First generation sequencing (also known as Sanger or population sequencing) is based on the analysis of a mixture of DNA molecules, resulting in a consensus sequence. This method is not suitable to identify minority variants in complex populations.
Next generation sequencing (also known as deep sequencing or massive parallel sequencing) has solved this problem, thereby greatly improving the resolution of sequencing. Minority species can now be effectively detected, which is crucial to analyse DNA from complex populations such as viral infections.
DDL has chosen at this moment, to use the Illumina technology, which has a very low error rate and yields highly reliable data.
Next generation sequencing can be applied on various DNA sources, e.g., PCR amplicons, total RNA, or total genomic DNA.

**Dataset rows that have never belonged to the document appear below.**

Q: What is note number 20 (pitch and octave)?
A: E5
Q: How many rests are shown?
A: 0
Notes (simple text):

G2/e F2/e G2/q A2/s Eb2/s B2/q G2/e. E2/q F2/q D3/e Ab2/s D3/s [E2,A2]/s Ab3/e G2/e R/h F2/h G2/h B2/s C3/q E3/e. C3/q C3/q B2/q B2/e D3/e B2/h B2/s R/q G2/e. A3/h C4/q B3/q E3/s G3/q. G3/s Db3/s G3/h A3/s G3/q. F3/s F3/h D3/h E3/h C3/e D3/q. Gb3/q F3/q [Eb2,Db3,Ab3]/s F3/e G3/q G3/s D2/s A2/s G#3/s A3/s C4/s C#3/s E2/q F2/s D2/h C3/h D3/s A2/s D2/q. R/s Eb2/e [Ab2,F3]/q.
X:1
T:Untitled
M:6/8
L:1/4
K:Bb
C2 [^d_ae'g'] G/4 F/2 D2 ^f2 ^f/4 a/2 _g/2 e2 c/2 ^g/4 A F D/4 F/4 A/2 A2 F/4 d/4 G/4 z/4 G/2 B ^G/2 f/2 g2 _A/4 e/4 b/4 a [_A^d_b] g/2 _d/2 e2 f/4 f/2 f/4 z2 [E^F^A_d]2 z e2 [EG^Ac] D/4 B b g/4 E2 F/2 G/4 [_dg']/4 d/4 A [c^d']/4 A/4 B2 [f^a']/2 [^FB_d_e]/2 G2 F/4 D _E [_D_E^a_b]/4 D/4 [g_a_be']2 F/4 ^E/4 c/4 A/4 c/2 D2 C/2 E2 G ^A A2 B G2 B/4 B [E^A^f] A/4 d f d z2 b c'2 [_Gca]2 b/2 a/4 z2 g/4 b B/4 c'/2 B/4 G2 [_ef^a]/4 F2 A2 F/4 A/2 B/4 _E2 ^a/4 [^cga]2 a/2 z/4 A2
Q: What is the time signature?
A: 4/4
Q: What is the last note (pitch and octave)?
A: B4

DDL has developed several dedicated data analysis pipelines for data analysis, variant calling and tailor-made reporting, e.g., for HCV, HBV and influenza virus. For more information see bio-informatics.
PCR-generated ampicons of any size can be directly sequenced by NGS.
Total RNA sequencing
Certain viral RNA targets are highly heterogeneous and it is not always possible to use specific PCR primers for target amplification. As an alternative approach, it is possible to perform sequence-independent amplification and total RNA deep sequencing. This provides sequence information on all RNA molecules in a sample, including the target of interest.
Whole genome sequencing
Total genomic DNA, e.g., from cultured bacteria, can be analyzed by next generation sequencing to analyse genome composition, perform multilocus sequence typing or detect mutations and polymorphisms.